*Document segment*.

= Beginning of Section =

Japan could seek to follow the northern European example in providing better child care and pro-family policies, but with the national coffers already strained by social security and health care costs, a drastic increase in spending is unlikely. “The government does not have the money to spend to help increase the birth rate,” says Meiji University’s Kato. He notes that even if the birth rate does rise, it would take 20 years or more for those newer generations to join the workforce.
Ensuring that no workers drop out of their jobs to care for their elderly relations is another Sisyphean task. Nearly 40% of all Japanese were over 65 years old in 2014, according to the Cabinet office, and that number will continue to grow for decades as the baby boomers retire. Already, the elder care sector faces a severe shortage of workers. Most of these jobs are poorly paid and demanding both physically and emotionally, so few younger workers stay long. To raise salaries paid to nursing care workers, the government must increase nursing care insurance premiums, Kato says.
Maintaining Japan’s current pension and health care benefits for the elderly would require an extra 7% of the country’s GDP by 2030, according to Jackson. The only ways to keep the system viable are to either to reduce social security benefits, including pension, medical insurance and elder care payments, or to raise the consumption tax, which now stands at 8% but may have to rise to 20% in the near future, many economists say.
One of the most obvious solutions is to increase the tax base, by employing more women and older workers — which Abe already is trying to do — or by allowing immigration, which so far is a political non-starter in the island nation.

= End of Section =

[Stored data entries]
= Beginning of Section =

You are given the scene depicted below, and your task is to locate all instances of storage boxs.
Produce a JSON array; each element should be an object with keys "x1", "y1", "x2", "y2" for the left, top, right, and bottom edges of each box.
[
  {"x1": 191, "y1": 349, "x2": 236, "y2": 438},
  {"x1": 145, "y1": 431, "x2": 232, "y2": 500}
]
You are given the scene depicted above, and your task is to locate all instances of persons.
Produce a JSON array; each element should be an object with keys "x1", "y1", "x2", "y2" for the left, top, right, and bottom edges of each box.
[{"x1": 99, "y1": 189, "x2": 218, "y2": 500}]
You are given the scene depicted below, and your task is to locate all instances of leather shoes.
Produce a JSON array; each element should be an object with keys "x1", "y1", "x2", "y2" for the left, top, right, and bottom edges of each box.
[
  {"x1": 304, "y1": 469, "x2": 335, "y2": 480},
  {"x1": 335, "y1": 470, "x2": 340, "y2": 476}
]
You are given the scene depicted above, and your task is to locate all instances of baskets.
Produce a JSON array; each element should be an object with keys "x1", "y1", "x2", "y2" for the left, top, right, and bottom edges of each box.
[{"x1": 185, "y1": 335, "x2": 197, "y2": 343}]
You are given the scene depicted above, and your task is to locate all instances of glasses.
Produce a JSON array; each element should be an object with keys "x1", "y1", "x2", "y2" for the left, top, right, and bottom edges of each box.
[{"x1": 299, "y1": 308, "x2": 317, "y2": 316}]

= End of Section =
= Beginning of Section =

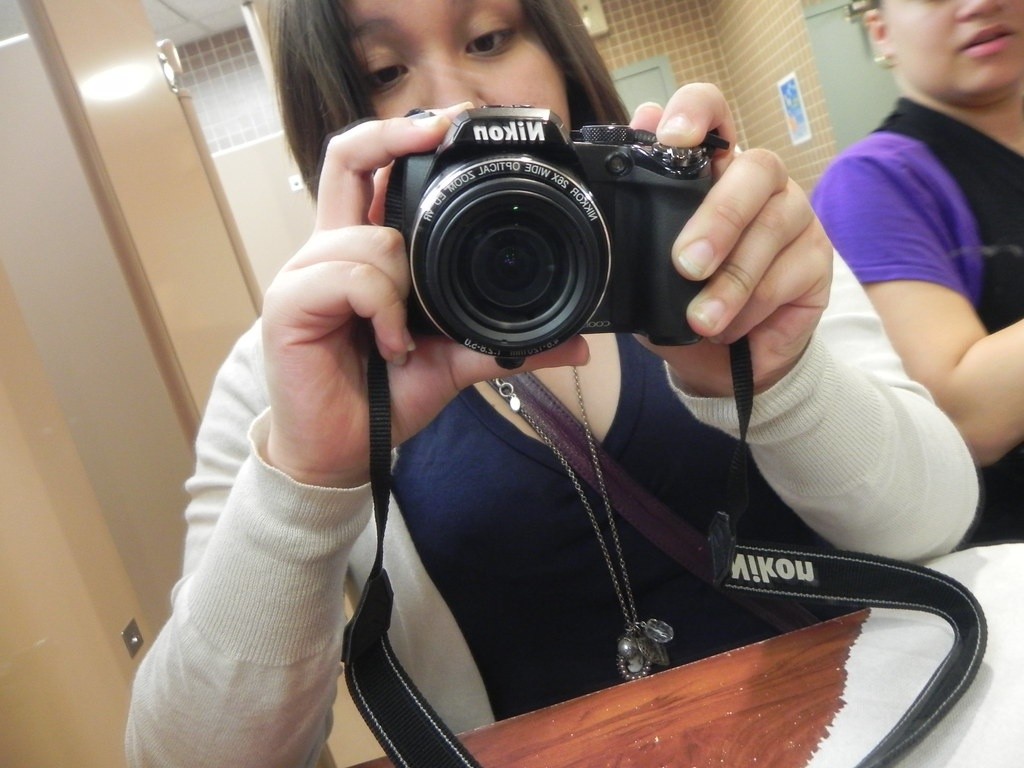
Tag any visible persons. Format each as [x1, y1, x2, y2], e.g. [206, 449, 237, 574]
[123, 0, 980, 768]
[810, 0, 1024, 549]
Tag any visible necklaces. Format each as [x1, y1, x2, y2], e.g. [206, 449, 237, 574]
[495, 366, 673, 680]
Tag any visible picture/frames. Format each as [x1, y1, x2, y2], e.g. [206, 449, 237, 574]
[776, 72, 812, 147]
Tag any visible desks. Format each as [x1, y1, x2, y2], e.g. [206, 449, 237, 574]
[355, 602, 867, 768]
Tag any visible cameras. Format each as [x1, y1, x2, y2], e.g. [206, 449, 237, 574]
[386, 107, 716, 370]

= End of Section =

*Work request 1*. Transcribe the stretch of the passage on Japan's aging population from "Maintaining Japan’s current" through "the island nation.".
*Work request 2*. In the passage on Japan's aging population, what rate does the consumption tax currently stand at?
*Work request 3*. Resume the passage on Japan's aging population from where it stops.

*Exercise answer 1*.
Maintaining Japan’s current pension and health care benefits for the elderly would require an extra 7% of the country’s GDP by 2030, according to Jackson. The only ways to keep the system viable are to either to reduce social security benefits, including pension, medical insurance and elder care payments, or to raise the consumption tax, which now stands at 8% but may have to rise to 20% in the near future, many economists say.
One of the most obvious solutions is to increase the tax base, by employing more women and older workers — which Abe already is trying to do — or by allowing immigration, which so far is a political non-starter in the island nation.

*Exercise answer 2*. 8%

*Exercise answer 3*.
Japan’s foreign resident population now stands at a record 2.17 million, less than 2% of the total. A large share of those foreigners are Chinese and Koreans who have assimilated and have lived in Japan for decades. To offset the loss in population and the workforce that is looming, Japan would need at least 10 million migrants, or 200,000 to 300,000 people a year over the next 50 years. Given the deep reluctance of many Japanese to accept large numbers of outsiders settling among them, such a goal is “impossible,” Kato says.
Experts say there is no one solution for Japan’s predicament, but in the end the country must launch painful reforms. “Japan needs a change of family culture. You have to work late hours and go out for dinner and drinking with your boss or colleagues in the evening. The kind of demands the workplace puts on young professionals makes it very hard,” Jackson says. “Japan’s birth rate has been low for 25 years, and it shows no signs of rising. You have to ask yourself what is the difference between Japan and the countries with higher birth rates? The biggest difference is work and family balance.”